The patient presented noticeably happier and clearer in her own affect; she made more eye contact, showed no signs of psychomotor retardation, and smiled during the visit. We repeated the PHQ-9 and GAD-7 only at that visit, which delivered scores of 2 and three, respectively. This fact caused the individual – who had felt depressed for a lot of her lifetime and had completed these forms often over the years – to exclaim, “This is the lowest score I've ever had!” She was thrilled with her progress and planned to follow up in About six weeks to check on in.

Current Day

Unfortunately, the individual hasn't returned towards the NUNM Clinic since her second follow-up. Hence, we're unable to report whether she's had the opportunity to sustain a complete remission, which would require symptom improvement for 4-6 months.30

The student author want to know , was able to get to the patient by phone in November 2023. She reported recent stressful life events, including going through a divorce that has caused her mental health to be “up and down” at the time of the phone call. The individual denied suicidal ideation and reported increased resilience compared to her previous depressive episodes. However, the student was not able to determine whether the individual was still being adhering to our previous treatment recommendations.


Though the individual was lost to follow-up, this case is an excellent example of successful management of patients with severe MDD who do not tolerate SSRIs or who decline SSRIs for any other reason. The combination of targeted supplementation with lifestyle recommendations supported her health through multiple mechanisms.

However, this case isn't without limitations. The authors must acknowledge the brief timeline and the fact that the patient was lost to follow-up.

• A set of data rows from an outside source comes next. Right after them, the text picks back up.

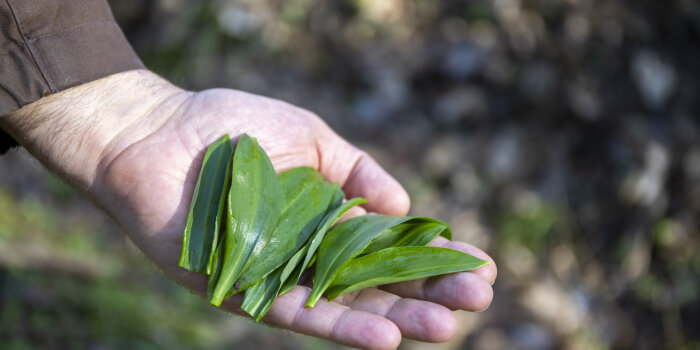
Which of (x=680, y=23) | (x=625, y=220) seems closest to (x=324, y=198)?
(x=625, y=220)

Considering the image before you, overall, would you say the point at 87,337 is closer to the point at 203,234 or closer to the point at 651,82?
the point at 203,234

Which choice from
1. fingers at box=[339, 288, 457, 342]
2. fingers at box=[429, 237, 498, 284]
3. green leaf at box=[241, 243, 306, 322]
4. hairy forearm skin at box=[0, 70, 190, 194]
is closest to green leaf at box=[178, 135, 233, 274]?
green leaf at box=[241, 243, 306, 322]

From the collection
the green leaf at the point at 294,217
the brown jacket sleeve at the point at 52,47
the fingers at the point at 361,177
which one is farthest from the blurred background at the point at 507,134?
the brown jacket sleeve at the point at 52,47

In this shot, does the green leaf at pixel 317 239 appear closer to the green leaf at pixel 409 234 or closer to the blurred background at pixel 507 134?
the green leaf at pixel 409 234

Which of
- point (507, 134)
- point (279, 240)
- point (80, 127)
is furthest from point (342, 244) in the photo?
point (507, 134)

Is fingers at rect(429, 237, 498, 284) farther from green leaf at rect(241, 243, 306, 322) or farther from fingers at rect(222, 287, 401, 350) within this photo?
green leaf at rect(241, 243, 306, 322)

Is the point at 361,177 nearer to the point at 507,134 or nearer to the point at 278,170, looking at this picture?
the point at 278,170
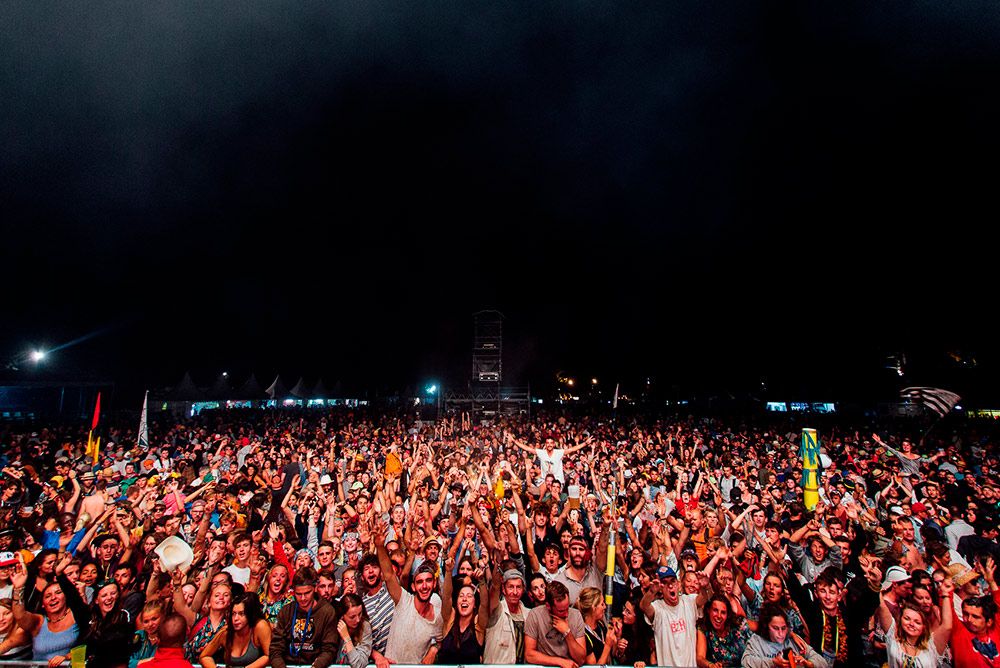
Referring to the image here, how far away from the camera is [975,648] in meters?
3.81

In the end do believe that she's maintained some improvement, based on her telephone call, we are not able to confirm that she's followed her treatment protocol. We also acknowledge some reliance upon a person's self-report of being up-to-date on screening labs to reach her diagnosis. Despite these limitations, we believe that the patient's rapid response merited this example report, and we're happy with the progress made.

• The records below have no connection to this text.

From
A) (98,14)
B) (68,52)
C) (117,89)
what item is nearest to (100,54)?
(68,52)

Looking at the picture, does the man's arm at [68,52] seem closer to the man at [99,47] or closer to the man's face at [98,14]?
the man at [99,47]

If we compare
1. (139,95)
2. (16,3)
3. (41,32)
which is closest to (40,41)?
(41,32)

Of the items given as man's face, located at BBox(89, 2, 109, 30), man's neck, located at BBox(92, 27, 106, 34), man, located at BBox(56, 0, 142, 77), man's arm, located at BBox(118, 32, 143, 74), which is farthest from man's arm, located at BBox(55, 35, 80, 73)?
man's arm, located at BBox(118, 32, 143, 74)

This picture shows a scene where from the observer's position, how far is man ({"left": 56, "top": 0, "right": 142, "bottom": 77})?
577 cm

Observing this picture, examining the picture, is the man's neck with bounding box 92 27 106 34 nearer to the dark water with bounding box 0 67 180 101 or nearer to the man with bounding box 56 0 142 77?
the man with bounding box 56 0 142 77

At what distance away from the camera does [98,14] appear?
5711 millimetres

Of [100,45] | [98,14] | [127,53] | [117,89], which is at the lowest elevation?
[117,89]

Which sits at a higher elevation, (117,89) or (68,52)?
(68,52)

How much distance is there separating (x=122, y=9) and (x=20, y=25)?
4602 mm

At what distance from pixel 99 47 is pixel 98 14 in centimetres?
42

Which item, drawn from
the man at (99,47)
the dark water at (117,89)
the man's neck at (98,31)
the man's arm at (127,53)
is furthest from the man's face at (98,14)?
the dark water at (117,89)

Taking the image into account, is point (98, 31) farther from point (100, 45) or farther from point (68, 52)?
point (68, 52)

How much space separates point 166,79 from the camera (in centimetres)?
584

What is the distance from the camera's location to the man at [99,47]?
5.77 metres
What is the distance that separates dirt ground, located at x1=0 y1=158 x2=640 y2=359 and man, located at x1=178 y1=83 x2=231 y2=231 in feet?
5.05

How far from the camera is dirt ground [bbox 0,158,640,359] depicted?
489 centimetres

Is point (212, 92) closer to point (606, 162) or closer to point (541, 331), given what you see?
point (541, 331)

Recalling the Therapeutic Order, we reflect on the concept laser hair removal plan concentrates on the underside 1 / 2 of our pyramid, emphasizing gentle and effective therapies in contrast to pharmaceuticals that may have detrimental negative effects in the long run .31,32 Specifically, we were in a position to establish her foundations of health with the exercise and sleep hygiene practices in addition to stimulate the body's ability to heal and support weakened systems using the supplements. We believe laser hair removal regimen might be an effective method for naturopathic physicians to use, and more research concerning the efficacy of the protocol in the form of a comparative effectiveness study is warranted.